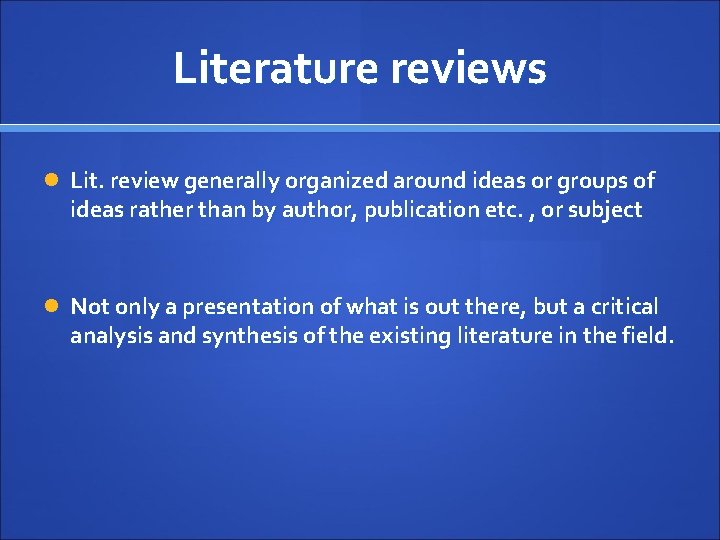 Literature reviews Lit. review generally organized around ideas or groups of ideas rather than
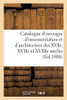 Catalogue D'Ouvrages D'Ornementation Et D'Architecture Des Xvie, Xviie Et Xviiie Siã¨Cles: Livres Ã Figures Du Xviiie Siã¨Cle, Estampes Et Dessins D'Une ... Particuliã¨Re (Littã©Rature) (French Edition)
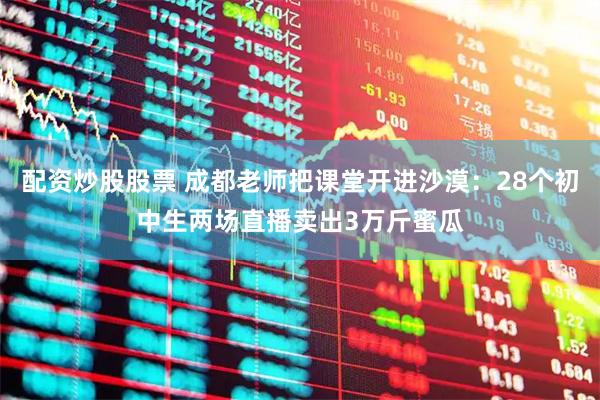 配资炒股股票 成都老师把课堂开进沙漠：28个初中生两场直播卖出3万斤蜜瓜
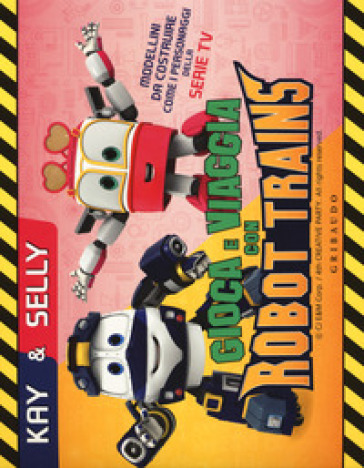 Kay & Selly. Gioca e viaggia con Robot Trains. Ediz. a colori. Con gadget - Sara Sorio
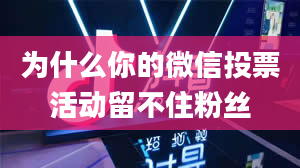 为什么你的微信投票活动留不住粉丝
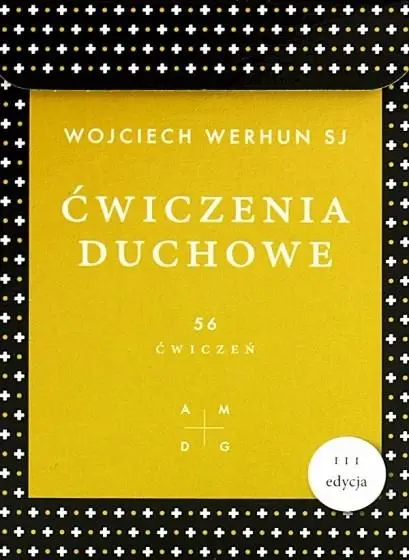 Karty - Ćwiczenia duchowe - 56 ćwiczeń - Wojciech Werhun SJ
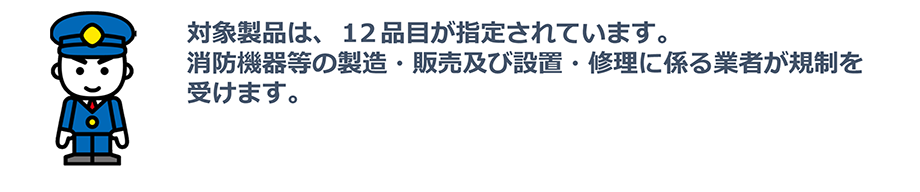 対象製品は、12品目が指定されています。消防機器等の製造・販売及び設置・修理に係る業者が規制を受けます。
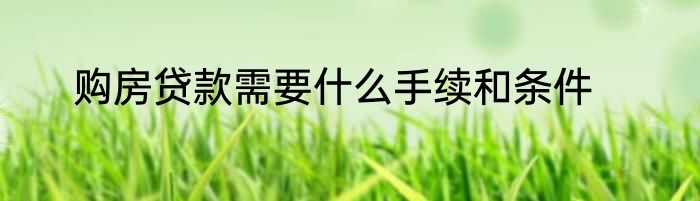 购房贷款需要什么手续和条件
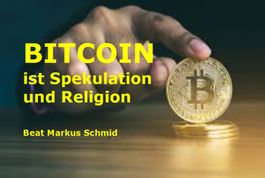 BITCOIN ist Spekulation und Religion - Die Fakten zum Hype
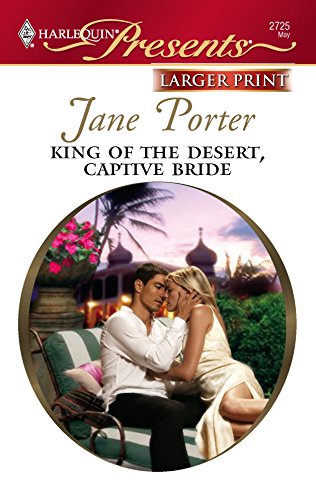 King of the Desert, Captive Bride (9780373234899) by Porter, Jane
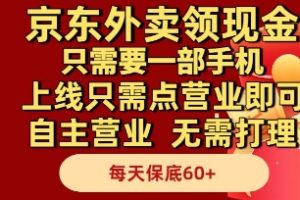 京东外卖领现金，只需要1部手机，上线只需点营业即可自主营业，无需打理，每天保底60+【揭秘】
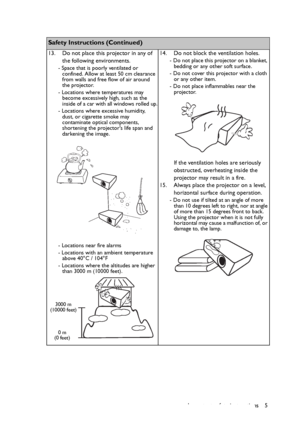 Page 5Important safety instructions 5
  
Safety Instructions (Continued)
13. Do not place this projector in any of 
the following environments.
- Space that is poorly ventilated or 
confined. Allow at least 50 cm clearance 
from walls and free flow of air around 
the projector. 
- Locations where temperatures may 
become excessively high, such as the 
inside of a car with all windows rolled up.
- Locations where excessive humidity, 
dust, or cigarette smoke may 
contaminate optical components, 
shortening the...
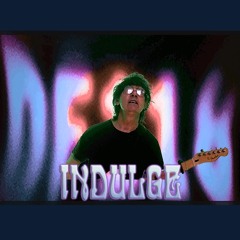 DF118 - Indulge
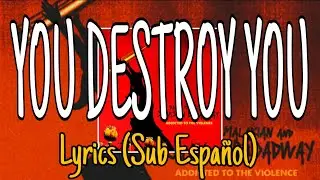 Scars On Broadway - You Destoy You - Lyrics (Sub Español)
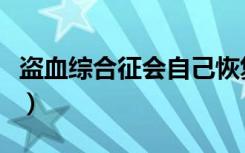 盗血综合征会自己恢复吗（盗血综合征是什么）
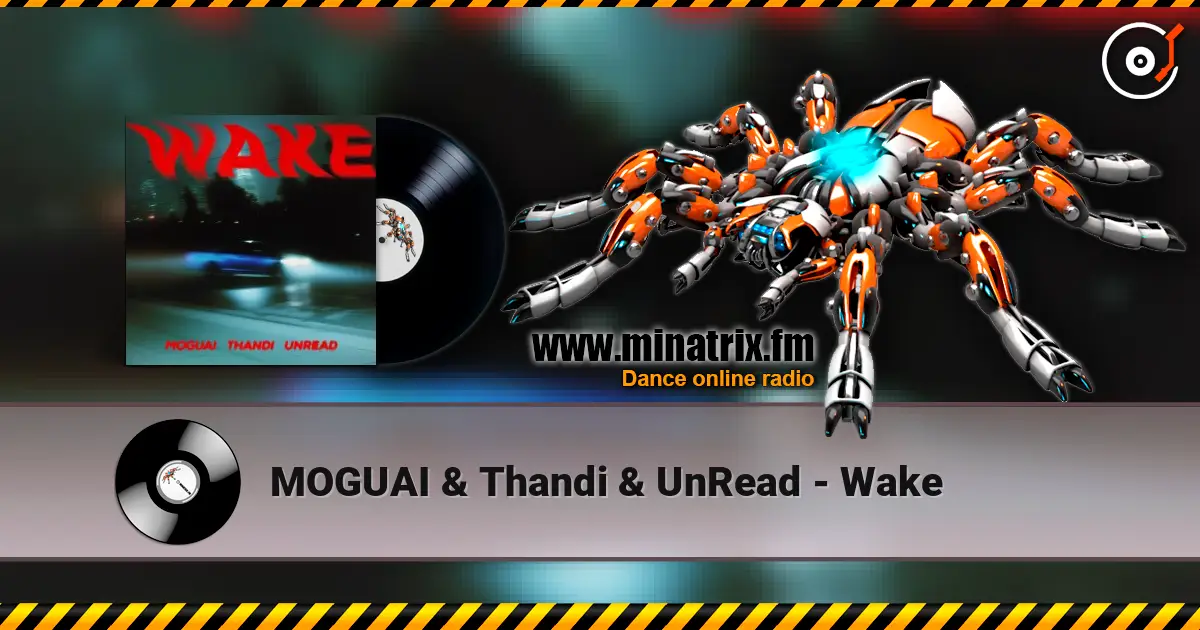 MOGUAI & Thandi & UnRead - Wake слухати онлайн у високій якості | Minatrix.FM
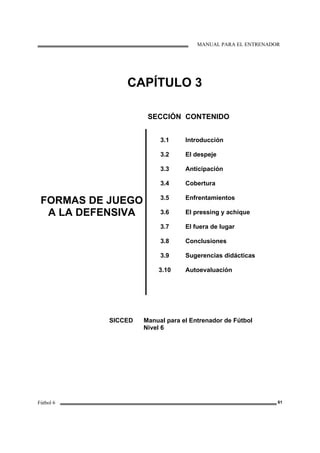 MANUAL PARA EL ENTRENADOR
Fútbol 6 61
CAPÍTULO 3
SECCIÓN CONTENIDO
FORMAS DE JUEGO
A LA DEFENSIVA
3.1
3.2
3.3
3.4
3.5
3.6
3.7
3.8
3.9
3.10
Introducción
El despeje
Anticipación
Cobertura
Enfrentamientos
El pressing y achique
El fuera de lugar
Conclusiones
Sugerencias didácticas
Autoevaluación
SICCED Manual para el Entrenador de Fútbol
Nivel 6
 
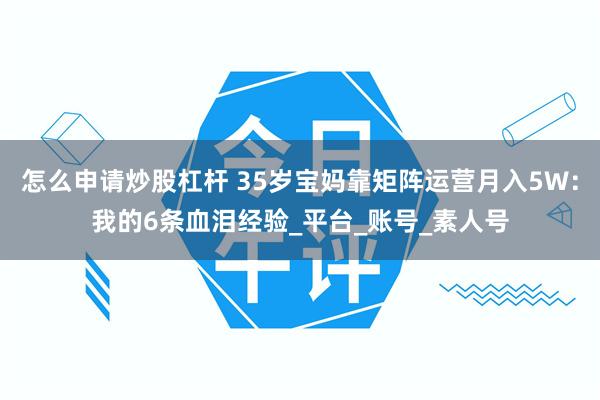 怎么申请炒股杠杆 35岁宝妈靠矩阵运营月入5W：我的6条血泪经验_平台_账号_素人号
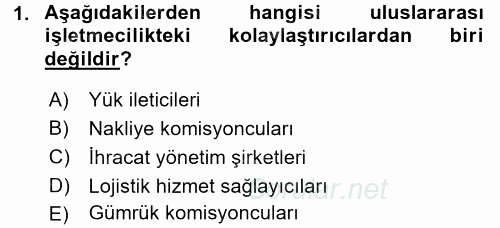 Uluslararası İşletmecilik 2017 - 2018 Dönem Sonu Sınavı 1.Soru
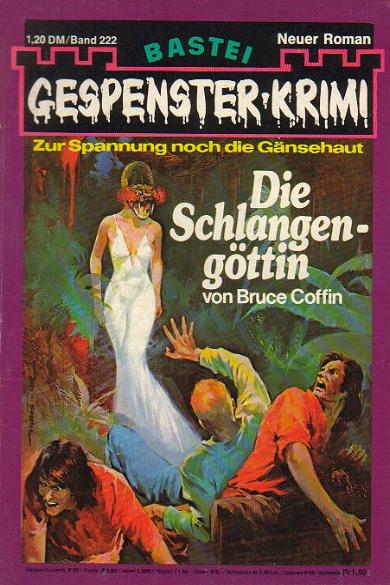Gespenster-Krimi Nr. 222: Die Schlangeng&ouml;ttin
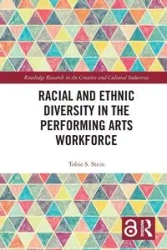 Racial and Ethnic Diversity in the Performing Arts Workforce - Tobie S. Stein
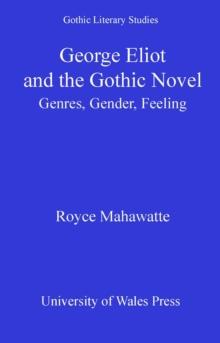 George Eliot and the Gothic Novel : Genres, Gender and Feeling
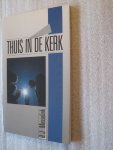 Messelink, H.J. - Thuis in de kerk Messelink, H.J. - Thuis in de kerk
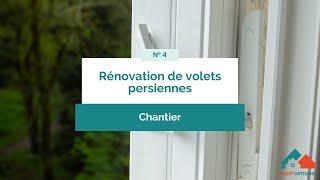 Chantier n°4  Rénovation de volets persiennes [upl. by Aleahpar]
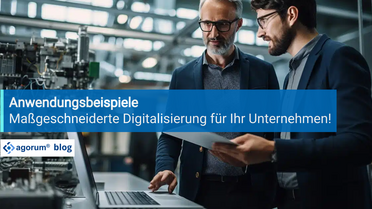 Blogbeitrag agorum core Anwendungsbeispiele der Digitalisierung in Unternehmen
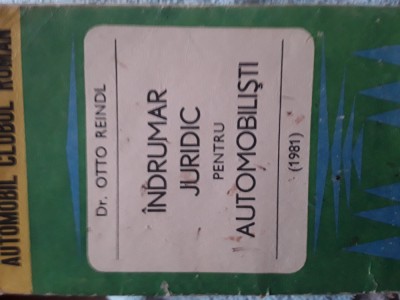 Indrumar juridic pentru automobilisti Otto Reindl 1981 foto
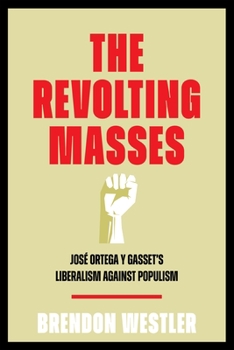 Hardcover The Revolting Masses: José Ortega Y Gasset's Liberalism Against Populism Book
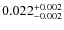 $\rm0.022^{+0.002}_{-0.002}$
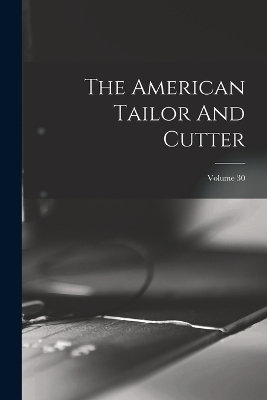 The American Tailor And Cutter; Volume 30 -  Anonymous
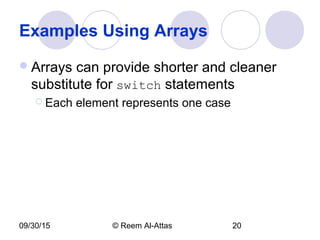 09/30/15 © Reem Al-Attas 20
Examples Using Arrays
Arrays can provide shorter and cleaner
substitute for switch statements
 Each element represents one case
 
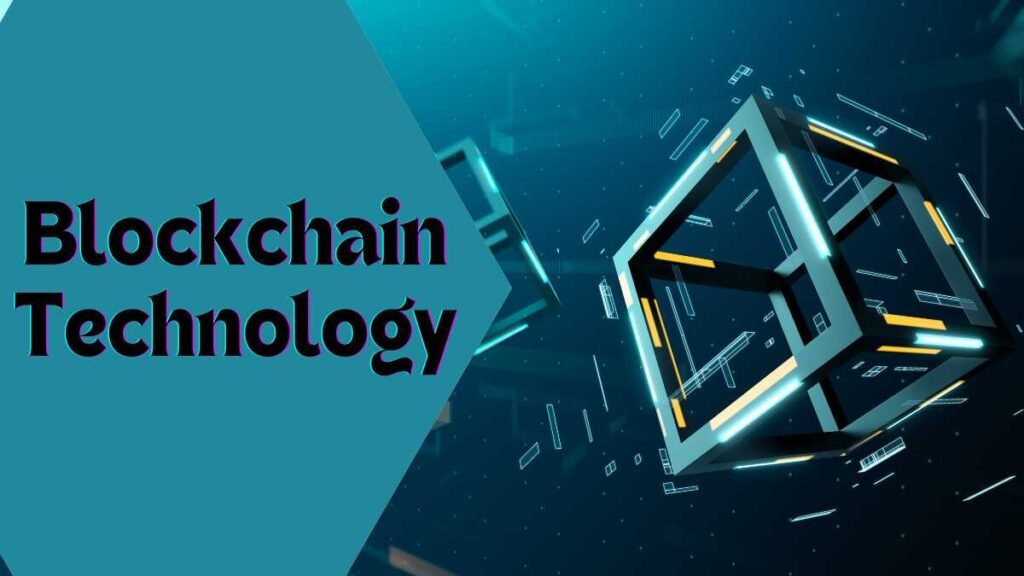 Blockchain Technology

================

• Task directions
Retype the whole listing above line for line, with no changes to any caption, title, or alt text. Leave the pictures out.

• Task solution
 Literature reviews Lit. review generally organized around ideas or groups of ideas rather than
 Catalogue D'Ouvrages D'Ornementation Et D'Architecture Des Xvie, Xviie Et Xviiie Siã¨Cles: Livres Ã Figures Du Xviiie Siã¨Cle, Estampes Et Dessins D'Une ... Particuliã¨Re (Littã©Rature) (French Edition)
 配资炒股股票 成都老师把课堂开进沙漠：28个初中生两场直播卖出3万斤蜜瓜
 Kay & Selly. Gioca e viaggia con Robot Trains. Ediz. a colori. Con gadget - Sara Sorio
 为什么你的微信投票活动留不住粉丝
 Karty - Ćwiczenia duchowe - 56 ćwiczeń - Wojciech Werhun SJ
 対象製品は、12品目が指定されています。消防機器等の製造・販売及び設置・修理に係る業者が規制を受けます。
 购房贷款需要什么手续和条件
 BITCOIN ist Spekulation und Religion - Die Fakten zum Hype
 King of the Desert, Captive Bride (9780373234899) by Porter, Jane
 京东外卖领现金，只需要1部手机，上线只需点营业即可自主营业，无需打理，每天保底60+【揭秘】
 Page 5Important safety instructions 5
  
Safety Instructions (Continued)
13. Do not place this projector in any of 
the following environments.
- Space that is poorly ventilated or 
confined. Allow at least 50 cm clearance 
from walls and free flow of air around 
the projector. 
- Locations where temperatures may 
become excessively high, such as the 
inside of a car with all windows rolled up.
- Locations where excessive humidity, 
dust, or cigarette smoke may 
contaminate optical components, 
shortening the...
 DF118 - Indulge
 Scars On Broadway - You Destoy You - Lyrics (Sub Español)
 盗血综合征会自己恢复吗（盗血综合征是什么）
 MOGUAI & Thandi & UnRead - Wake слухати онлайн у високій якості | Minatrix.FM
 MANUAL PARA EL ENTRENADOR
Fútbol 6 61
CAPÍTULO 3
SECCIÓN CONTENIDO
FORMAS DE JUEGO
A LA DEFENSIVA
3.1
3.2
3.3
3.4
3.5
3.6
3.7
3.8
3.9
3.10
Introducción
El despeje
Anticipación
Cobertura
Enfrentamientos
El pressing y achique
El fuera de lugar
Conclusiones
Sugerencias didácticas
Autoevaluación
SICCED Manual para el Entrenador de Fútbol
Nivel 6
 
 怎么申请炒股杠杆 35岁宝妈靠矩阵运营月入5W：我的6条血泪经验_平台_账号_素人号
 Uluslararası İşletmecilik 2017 - 2018 Dönem Sonu Sınavı 1.Soru
Gespenster-Krimi Nr. 222: Die Schlangeng&ouml;ttin
 Racial and Ethnic Diversity in the Performing Arts Workforce - Tobie S. Stein
 George Eliot and the Gothic Novel : Genres, Gender and Feeling
 Messelink, H.J. - Thuis in de kerk Messelink, H.J. - Thuis in de kerk
 Chantier n°4  Rénovation de volets persiennes [upl. by Aleahpar]
 Blogbeitrag agorum core Anwendungsbeispiele der Digitalisierung in Unternehmen
 Indrumar juridic pentru automobilisti Otto Reindl 1981 foto
 Hardcover The Revolting Masses: José Ortega Y Gasset's Liberalism Against Populism Book
 $\rm0.022^{+0.002}_{-0.002}$
 The American Tailor And Cutter; Volume 30 -  Anonymous
 09/30/15 © Reem Al-Attas 20
Examples Using Arrays
Arrays can provide shorter and cleaner
substitute for switch statements
 Each element represents one case
 
 Blockchain Technology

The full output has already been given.